Furthermore, we did not evaluate the performance of our algorithm for distinguishing walking to other activities of daily living (e.g. stairs, cycling, running, vacuuming, rope jumping etc.). Future investigations are necessary to verify the robustness of such classification.

5.4 Clinical perspectives

The WB detection methods proposed in this study open new perspectives for gait analysis in real-world conditions which is very relevant for future clinical applications. Once WBs are detected, the spatio-temporal gait parameters such as gait speed, cadence, foot clearance, stride length and variability can be extracted using an IMU (accelerometer and gyroscope) attached to the shoes [25].

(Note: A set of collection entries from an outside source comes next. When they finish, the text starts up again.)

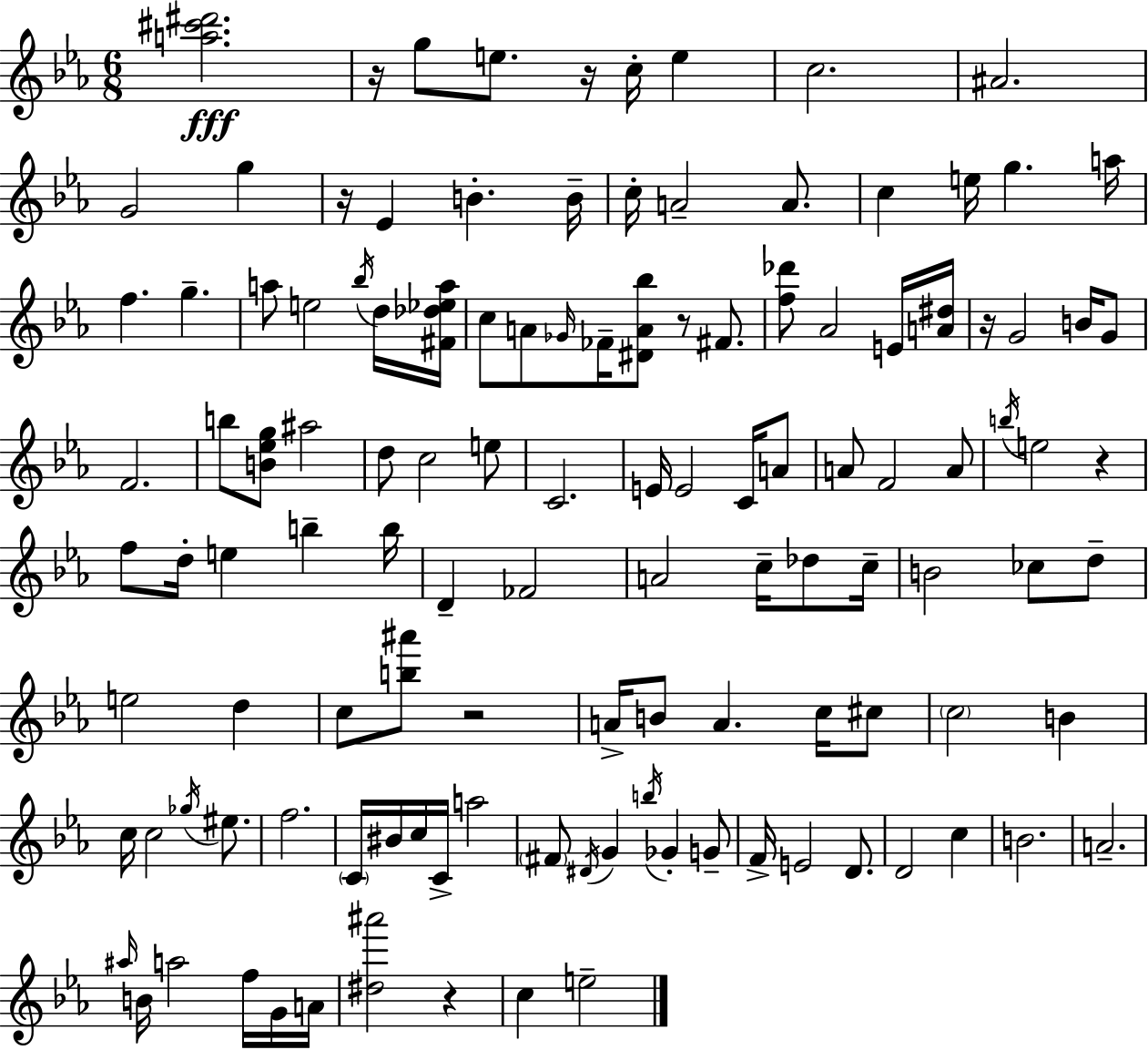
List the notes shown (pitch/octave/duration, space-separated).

[A5,C#6,D#6]/h. R/s G5/e E5/e. R/s C5/s E5/q C5/h. A#4/h. G4/h G5/q R/s Eb4/q B4/q. B4/s C5/s A4/h A4/e. C5/q E5/s G5/q. A5/s F5/q. G5/q. A5/e E5/h Bb5/s D5/s [F#4,Db5,Eb5,A5]/s C5/e A4/e Gb4/s FES4/s [D#4,A4,Bb5]/e R/e F#4/e. [F5,Db6]/e Ab4/h E4/s [A4,D#5]/s R/s G4/h B4/s G4/e F4/h. B5/e [B4,Eb5,G5]/e A#5/h D5/e C5/h E5/e C4/h. E4/s E4/h C4/s A4/e A4/e F4/h A4/e B5/s E5/h R/q F5/e D5/s E5/q B5/q B5/s D4/q FES4/h A4/h C5/s Db5/e C5/s B4/h CES5/e D5/e E5/h D5/q C5/e [B5,A#6]/e R/h A4/s B4/e A4/q. C5/s C#5/e C5/h B4/q C5/s C5/h Gb5/s EIS5/e. F5/h. C4/s BIS4/s C5/s C4/s A5/h F#4/e D#4/s G4/q B5/s Gb4/q G4/e F4/s E4/h D4/e. D4/h C5/q B4/h. A4/h. A#5/s B4/s A5/h F5/s G4/s A4/s [D#5,A#6]/h R/q C5/q E5/h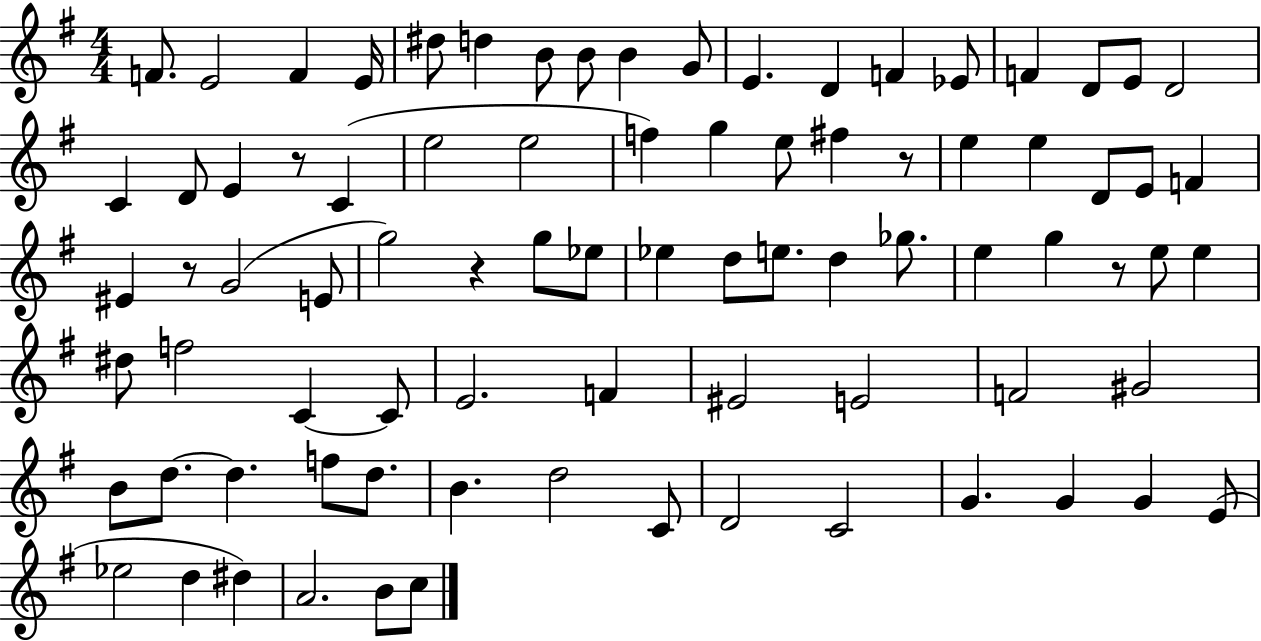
F4/e. E4/h F4/q E4/s D#5/e D5/q B4/e B4/e B4/q G4/e E4/q. D4/q F4/q Eb4/e F4/q D4/e E4/e D4/h C4/q D4/e E4/q R/e C4/q E5/h E5/h F5/q G5/q E5/e F#5/q R/e E5/q E5/q D4/e E4/e F4/q EIS4/q R/e G4/h E4/e G5/h R/q G5/e Eb5/e Eb5/q D5/e E5/e. D5/q Gb5/e. E5/q G5/q R/e E5/e E5/q D#5/e F5/h C4/q C4/e E4/h. F4/q EIS4/h E4/h F4/h G#4/h B4/e D5/e. D5/q. F5/e D5/e. B4/q. D5/h C4/e D4/h C4/h G4/q. G4/q G4/q E4/e Eb5/h D5/q D#5/q A4/h. B4/e C5/e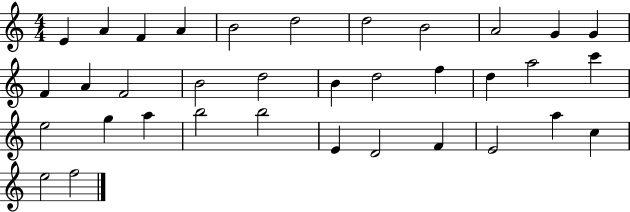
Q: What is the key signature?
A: C major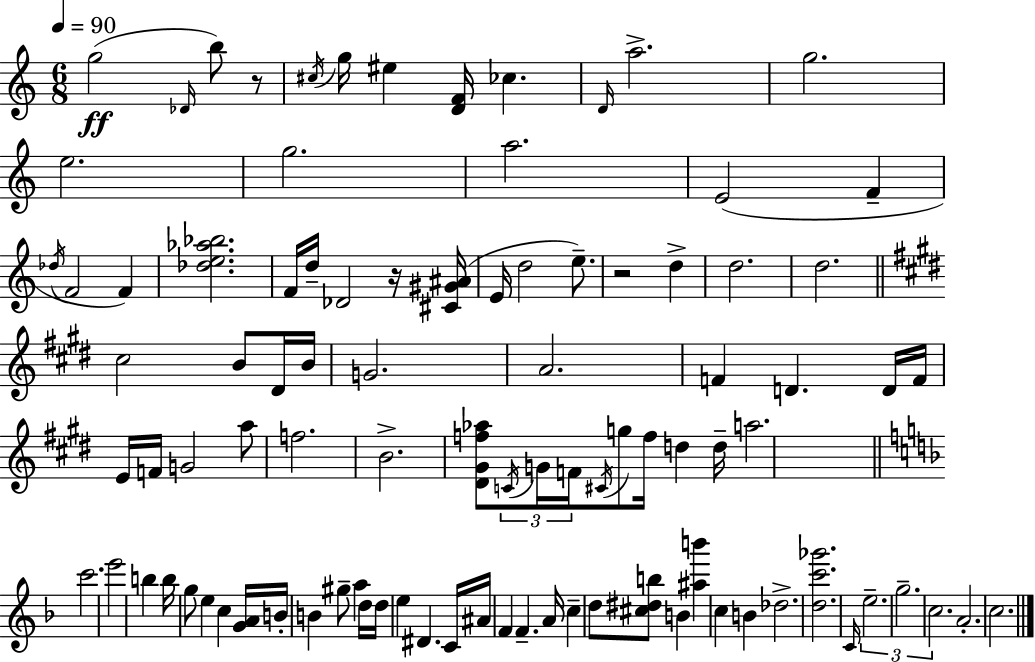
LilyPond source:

{
  \clef treble
  \numericTimeSignature
  \time 6/8
  \key c \major
  \tempo 4 = 90
  g''2(\ff \grace { des'16 } b''8) r8 | \acciaccatura { cis''16 } g''16 eis''4 <d' f'>16 ces''4. | \grace { d'16 } a''2.-> | g''2. | \break e''2. | g''2. | a''2. | e'2( f'4-- | \break \acciaccatura { des''16 } f'2 | f'4) <des'' e'' aes'' bes''>2. | f'16 d''16-- des'2 | r16 <cis' gis' ais'>16( e'16 d''2 | \break e''8.--) r2 | d''4-> d''2. | d''2. | \bar "||" \break \key e \major cis''2 b'8 dis'16 b'16 | g'2. | a'2. | f'4 d'4. d'16 f'16 | \break e'16 f'16 g'2 a''8 | f''2. | b'2.-> | <dis' gis' f'' aes''>8 \tuplet 3/2 { \acciaccatura { c'16 } g'16 f'16 } \acciaccatura { cis'16 } g''8 f''16 d''4 | \break d''16-- a''2. | \bar "||" \break \key f \major c'''2. | e'''2 b''4 | b''16 g''8 e''4 c''4 <g' a'>16 | b'16-. b'4 gis''8-- a''4 d''16 | \break d''16 e''4 dis'4. c'16 | ais'16 f'4 f'4.-- a'16 | c''4-- d''8 <cis'' dis'' b''>8 b'4 | <ais'' b'''>4 c''4 b'4 | \break des''2.-> | <d'' c''' ges'''>2. | \grace { c'16 } \tuplet 3/2 { e''2.-- | g''2.-- | \break c''2. } | a'2.-. | c''2. | \bar "|."
}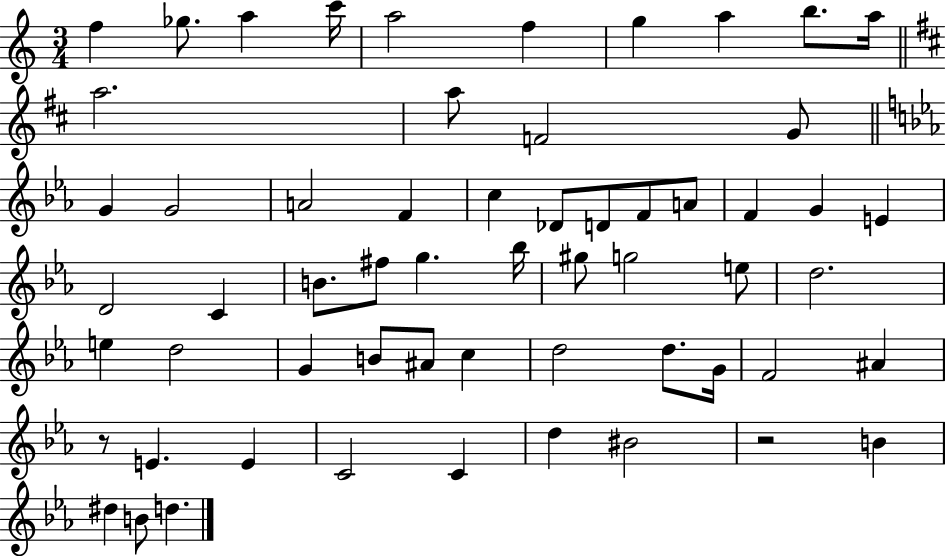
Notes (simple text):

F5/q Gb5/e. A5/q C6/s A5/h F5/q G5/q A5/q B5/e. A5/s A5/h. A5/e F4/h G4/e G4/q G4/h A4/h F4/q C5/q Db4/e D4/e F4/e A4/e F4/q G4/q E4/q D4/h C4/q B4/e. F#5/e G5/q. Bb5/s G#5/e G5/h E5/e D5/h. E5/q D5/h G4/q B4/e A#4/e C5/q D5/h D5/e. G4/s F4/h A#4/q R/e E4/q. E4/q C4/h C4/q D5/q BIS4/h R/h B4/q D#5/q B4/e D5/q.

The assessment of gait speed under real-life conditions, and the effects of specific interventions or medications on patient mobility are of great interest [8]. Another important clinical application of measuring the spatio-temporal gait parameters under real-world conditions is the evaluation of functional/physical fatigue during the day (i.e., termed ecological fatigue). In the laboratory, fatigue can be quantified using specific walking tests such as the 6-min walk test [45]. However, the measurement of ecological fatigue is still in its infancy and should be explored in future studies. Decreases in activity engagement, walking bout duration and gait speed over the course of the day, as measured by a foot-mounted IMU, may be an interesting direction to investigate further.

6 Conclusion

This study validated a robust algorithm for WB detection in a real-life like environment using a foot-mounted IMU. The norms of gyroscope or accelerometer signals are used as input signal to overcome the calibration procedure, which makes this algorithm very practical for real life monitoring. The best results were obtained using the adaptive threshold method with sensitivity and specificity of 98% and 91% respectively. For ambulatory monitoring, robust walking detection is required to complete the processing pipeline from raw recorded data to walking/ mobility outcomes. Therefore, this validated algorithm enables robust assessment of locomotion in real-world conditions, opening new perspectives. Ecological fatigue, the effects of medication or rehabilitation periods on physical activity and gait in everyday life can be further explored.